Is there a script to calculate the inference FPS in MMYOLO?

MMYOLO is based on MMDet 3.x, which provides a benchmark script to calculate the inference FPS. We recommend using mim to run the script in MMDet directly across the library instead of copying them to MMYOLO. More details about mim usages can be found at Use mim to run scripts from other OpenMMLab repositories.

What is the difference between MMDeploy and EasyDeploy?

MMDeploy is developed and maintained by the OpenMMLab deployment team to provide model deployment solutions for the OpenMMLab series algorithms, which support various inference backends and customization features. EasyDeploy is an easier and more lightweight deployment project provided by the community. However, it does not support as many features as MMDeploy. Users can choose which one to use in MMYOLO according to their needs.

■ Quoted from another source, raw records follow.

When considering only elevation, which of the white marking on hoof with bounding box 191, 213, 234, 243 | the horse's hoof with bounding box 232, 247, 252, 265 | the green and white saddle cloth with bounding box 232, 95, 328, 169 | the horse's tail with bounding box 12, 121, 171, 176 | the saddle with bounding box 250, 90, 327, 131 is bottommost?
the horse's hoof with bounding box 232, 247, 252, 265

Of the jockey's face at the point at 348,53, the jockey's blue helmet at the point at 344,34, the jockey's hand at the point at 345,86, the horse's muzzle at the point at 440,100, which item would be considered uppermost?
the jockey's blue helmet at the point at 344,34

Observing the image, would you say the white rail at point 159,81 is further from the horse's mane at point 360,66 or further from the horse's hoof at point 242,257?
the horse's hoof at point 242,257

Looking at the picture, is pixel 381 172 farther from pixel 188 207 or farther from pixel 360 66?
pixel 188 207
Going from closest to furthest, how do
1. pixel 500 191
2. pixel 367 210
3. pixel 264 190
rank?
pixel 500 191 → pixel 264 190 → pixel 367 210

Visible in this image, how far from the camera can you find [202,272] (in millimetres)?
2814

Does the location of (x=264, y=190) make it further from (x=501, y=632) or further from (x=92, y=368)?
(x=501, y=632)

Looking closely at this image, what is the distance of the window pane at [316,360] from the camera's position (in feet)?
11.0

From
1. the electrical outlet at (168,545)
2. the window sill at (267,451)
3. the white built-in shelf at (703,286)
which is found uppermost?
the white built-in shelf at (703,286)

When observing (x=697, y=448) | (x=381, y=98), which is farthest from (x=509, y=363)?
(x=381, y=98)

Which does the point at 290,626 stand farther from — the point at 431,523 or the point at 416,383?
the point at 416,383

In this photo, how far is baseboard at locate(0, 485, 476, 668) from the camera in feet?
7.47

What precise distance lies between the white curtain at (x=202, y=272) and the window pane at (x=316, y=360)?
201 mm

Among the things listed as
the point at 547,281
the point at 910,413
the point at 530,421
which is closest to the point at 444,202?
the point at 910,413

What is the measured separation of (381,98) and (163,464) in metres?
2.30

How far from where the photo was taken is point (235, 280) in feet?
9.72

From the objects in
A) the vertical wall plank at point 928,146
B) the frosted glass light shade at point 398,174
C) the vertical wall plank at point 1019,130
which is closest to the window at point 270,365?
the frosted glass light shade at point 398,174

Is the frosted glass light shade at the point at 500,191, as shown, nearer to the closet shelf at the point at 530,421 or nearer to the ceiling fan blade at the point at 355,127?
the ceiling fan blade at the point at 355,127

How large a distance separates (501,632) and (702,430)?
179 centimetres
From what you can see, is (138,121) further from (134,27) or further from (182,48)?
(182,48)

How to check the AP of every category in COCOMetric?

Just set test_evaluator.classwise to True or add --cfg-options test_evaluator.classwise=True when running the test script.

Why doesn't MMYOLO support the auto-learning rate scaling feature as MMDet?

It is because the YOLO series algorithms are not very well suited for linear scaling. We have verified on several datasets that the performance is better without the auto-scaling based on batch size.

Why is the weight size of my trained model larger than the official one?

The reason is that user-trained weights usually include extra data such as optimizer, ema_state_dict, and message_hub, which are removed when we publish the models. While on the contrary, the weight users trained by themselves are kept. You can use the publish_model.py to remove these unnecessary components.

Why does the RTMDet cost more graphics memory during the training than YOLOv5?

It is due to the assigner in RTMDet. YOLOv5 uses a simple and efficient shape-matching assigner, while RTMDet uses a dynamic soft label assigner for entire batch computation. Therefore, it consumes more memory in its internal cost matrix, especially when there are too many labeled bboxes in the current batch. We are considering solving this problem soon.

Do I need to reinstall MMYOLO after modifying some code?

Without adding any new python code, and if you installed the MMYOLO by mim install -v -e ., any new modifications will take effect without reinstalling. However, if you add new python codes and are using them, you need to reinstall with mim install -v -e ..

How to use multiple versions of MMYOLO to develop?

If users have multiple versions of the MMYOLO, such as mmyolo-v1 and mmyolo-v2. They can specify the target version of their MMYOLO by using this command in the shell:

PYTHONPATH="$(dirname $0)/..":$PYTHONPATH

Users can unset the PYTHONPATH when they want to reset to the default MMYOLO by this command:

unset PYTHONPATH

How to save the best checkpoints during the training?

Users can choose what metrics to filter the best models by setting the default_hooks.checkpoint.save_best in the configuration. Take the COCO dataset detection task as an example. Users can customize the default_hooks.checkpoint.save_best with these parameters:

auto works based on the first evaluation metric in the validation set.
coco/bbox_mAP works based on bbox_mAP.
coco/bbox_mAP_50 works based on bbox_mAP_50.
coco/bbox_mAP_75 works based on bbox_mAP_75.
coco/bbox_mAP_s works based on bbox_mAP_s.
coco/bbox_mAP_m works based on bbox_mAP_m.
coco/bbox_mAP_l works based on bbox_mAP_l.

In addition, users can also choose the filtering logic by setting default_hooks.checkpoint.rule in the configuration. For example, default_hooks.checkpoint.rule=greater means that the larger the indicator is, the better it is. More details can be found at checkpoint_hook.

How to train and test with non-square input sizes?

The default configurations of the YOLO series algorithms are mostly squares like 640x640 or 1280x1280. However, if users want to train with a non-square shape, they can modify the image_scale to the desired value in the configuration. A more detailed example could be found at yolov5_s-v61_fast_1xb12-40e_608x352_cat.py.